The thing is, book hoarding is extremely dangerous once it gets to a certain point because it's a fire hazard waiting to happen. It seems to often be triggered in people who are living in poverty, and are isolated, so unfortunately they could die from an accident very easily, whether that happens to be a spark from the wrong place, or even a pile of books crushing them.

This is actually a disorder that makes a lot of sense to me. I've definitely felt the urge to be a packrat and our ancestors would definitely have approved of the habit of keeping everything and using everything that was within reach. Anyone who didn't do this would not have survived as well as the next tribe over.

But in a modern world, where even the poorest have a lot of stuff to keep, it can quickly pile up and it's not healthy, especially for mental health.

irontoenail
Post 2

@MrsPramm - Well, it might have been the same thing and it might not. Generally hoarding behavior is related Obsessive Compulsive Disorder, or can be triggered by anxiety. I think the most defining feature is the fact that the person really has no intention of ever reading the books, they are just keeping them "just in case".

MrsPramm
Post 1

I actually feel like I came close to being like this and the only thing that stopped me was that I was living with other people and simply didn't have the space to keep the books.

I was working for a library and we were constantly being told to throw out old books as new ones came in and I just couldn't stand to throw them out.

I had so many books and magazines it was ridiculous, and I wasn't even interested in half of them. I just hated the idea of throwing them away.

I do think that books should be treated well, but I suppose there is a limit. They aren't the irreplaceable objects that they used to be.

•••

**CHECK YOUR UNDERSTANDING**
1 - Print the stretch of the posts on book hoarding from "But in a modern" through "keep the books." word for word.
2 - In the posts on book hoarding, what was MrsPramm's library constantly telling staff to do as new books came in?

**RECORD EXCERPTS**
•••

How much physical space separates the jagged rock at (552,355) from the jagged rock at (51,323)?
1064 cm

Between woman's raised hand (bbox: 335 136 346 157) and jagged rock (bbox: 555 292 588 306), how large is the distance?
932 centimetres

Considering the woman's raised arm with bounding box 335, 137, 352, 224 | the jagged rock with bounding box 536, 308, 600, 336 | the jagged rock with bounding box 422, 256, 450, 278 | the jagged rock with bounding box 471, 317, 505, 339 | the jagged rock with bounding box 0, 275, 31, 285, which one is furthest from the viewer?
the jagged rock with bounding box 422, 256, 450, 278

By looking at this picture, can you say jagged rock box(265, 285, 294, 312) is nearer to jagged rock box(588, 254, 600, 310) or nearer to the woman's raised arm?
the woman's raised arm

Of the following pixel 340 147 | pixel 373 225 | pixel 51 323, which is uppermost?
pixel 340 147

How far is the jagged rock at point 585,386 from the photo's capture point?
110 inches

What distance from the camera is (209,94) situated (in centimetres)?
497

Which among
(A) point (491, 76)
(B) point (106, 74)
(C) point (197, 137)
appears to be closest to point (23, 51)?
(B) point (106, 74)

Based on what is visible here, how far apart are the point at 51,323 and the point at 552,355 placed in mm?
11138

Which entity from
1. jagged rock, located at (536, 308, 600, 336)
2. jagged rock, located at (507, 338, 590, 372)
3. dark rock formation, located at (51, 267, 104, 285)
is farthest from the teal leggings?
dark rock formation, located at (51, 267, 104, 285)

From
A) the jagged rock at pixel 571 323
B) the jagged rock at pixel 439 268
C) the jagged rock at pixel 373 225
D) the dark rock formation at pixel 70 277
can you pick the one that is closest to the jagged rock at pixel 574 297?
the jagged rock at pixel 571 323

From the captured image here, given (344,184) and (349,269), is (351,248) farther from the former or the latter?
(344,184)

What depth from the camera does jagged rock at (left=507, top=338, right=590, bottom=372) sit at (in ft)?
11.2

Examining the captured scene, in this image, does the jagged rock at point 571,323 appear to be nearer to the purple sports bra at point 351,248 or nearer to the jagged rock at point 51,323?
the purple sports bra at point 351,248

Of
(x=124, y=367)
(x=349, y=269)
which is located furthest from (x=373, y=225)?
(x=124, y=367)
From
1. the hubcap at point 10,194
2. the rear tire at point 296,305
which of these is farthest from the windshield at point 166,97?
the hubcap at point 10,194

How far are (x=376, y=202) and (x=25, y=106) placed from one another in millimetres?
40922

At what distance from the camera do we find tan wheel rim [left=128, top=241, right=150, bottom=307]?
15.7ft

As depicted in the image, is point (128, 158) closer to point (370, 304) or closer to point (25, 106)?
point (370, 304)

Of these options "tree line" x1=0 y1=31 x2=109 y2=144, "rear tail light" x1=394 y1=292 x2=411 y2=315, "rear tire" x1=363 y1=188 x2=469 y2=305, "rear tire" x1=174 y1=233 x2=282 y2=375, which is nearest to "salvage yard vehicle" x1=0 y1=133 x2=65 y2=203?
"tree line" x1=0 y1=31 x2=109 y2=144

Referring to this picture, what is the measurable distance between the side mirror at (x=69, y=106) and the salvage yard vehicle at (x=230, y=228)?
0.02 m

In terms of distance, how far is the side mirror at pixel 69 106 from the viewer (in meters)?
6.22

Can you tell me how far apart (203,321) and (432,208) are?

•••

**OUTPUTS BY TASK**
1 -
But in a modern world, where even the poorest have a lot of stuff to keep, it can quickly pile up and it's not healthy, especially for mental health.

irontoenail
Post 2

@MrsPramm - Well, it might have been the same thing and it might not. Generally hoarding behavior is related Obsessive Compulsive Disorder, or can be triggered by anxiety. I think the most defining feature is the fact that the person really has no intention of ever reading the books, they are just keeping them "just in case".

MrsPramm
Post 1

I actually feel like I came close to being like this and the only thing that stopped me was that I was living with other people and simply didn't have the space to keep the books.

2 - Throw out old books.